Housing construction plunged in August, falling to the lowest level in more than three years as the recently-booming industry continued a dramatic slowdown.

The Commerce Department reported on Sept. 19 that construction of new homes and apartments fell by 6 percent, the third consecutive decline and a much bigger setback than analysts had been forecasting.

“Housing has just fallen off a precipice,” said Mark Zandi, chief economist at Moody’s Economy.com, who said he believed the central bank would discuss this slowdown in the statement it releases after Wednesday’s meeting.

David Seiders, chief economist at the National Association of Home Builders, said the organization’s survey of builder sentiment declined in September for the eighth consecutive month and now stands at its lowest point in more than 16 years.
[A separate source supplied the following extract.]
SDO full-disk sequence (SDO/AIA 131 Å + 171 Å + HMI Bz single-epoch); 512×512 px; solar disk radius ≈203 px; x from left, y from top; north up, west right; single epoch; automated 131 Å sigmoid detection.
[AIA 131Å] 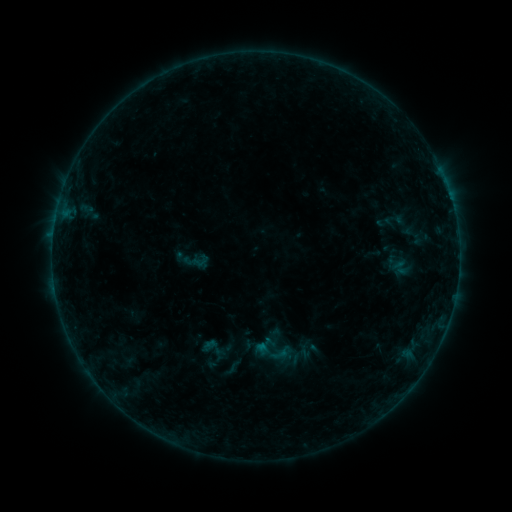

“We have been warning that the housing downswing seems to be deeper than the Fed has been expecting and that the downside risks to housing are substantial,” Seiders said.

He said the biggest worry is if investors, who flooded into the market in the past two years to take advantage of double-digit home price gains, now start dumping houses back onto an already glutted market.

Seiders said he was forecasting that construction activity would fall by about 11 percent this year to around 1.85 million units, but given the steep August decline, he said that forecast may prove to be too optimistic.

Construction of single-family homes fell by 5.9 percent in August as builders struggled to get control of soaring levels of unsold homes. Construction of multifamily units fell by 6.7 percent.

In a sign of future activity, builders’ applications for permits for new construction fell 2.3 percent, the seventh straight monthly decline in permits.

Only the Northeast saw a gain in construction activity, a rise of 5.4 percent. Construction of new homes and apartments fell by 12.2 percent in the Midwest, 6.1 percent in the South and 5.5 percent in the West.

The 0.1 percent rise in the Producer Price Index, which measures inflation pressures before they reach the consumer, was helped by a sharp slowdown in energy prices, which rose by 0.3 percent after having jumped 1.3 percent in July.

Gasoline prices fell by 2.2 percent in August, the biggest drop in seven months, and analysts are looking for further good news on pump prices in September.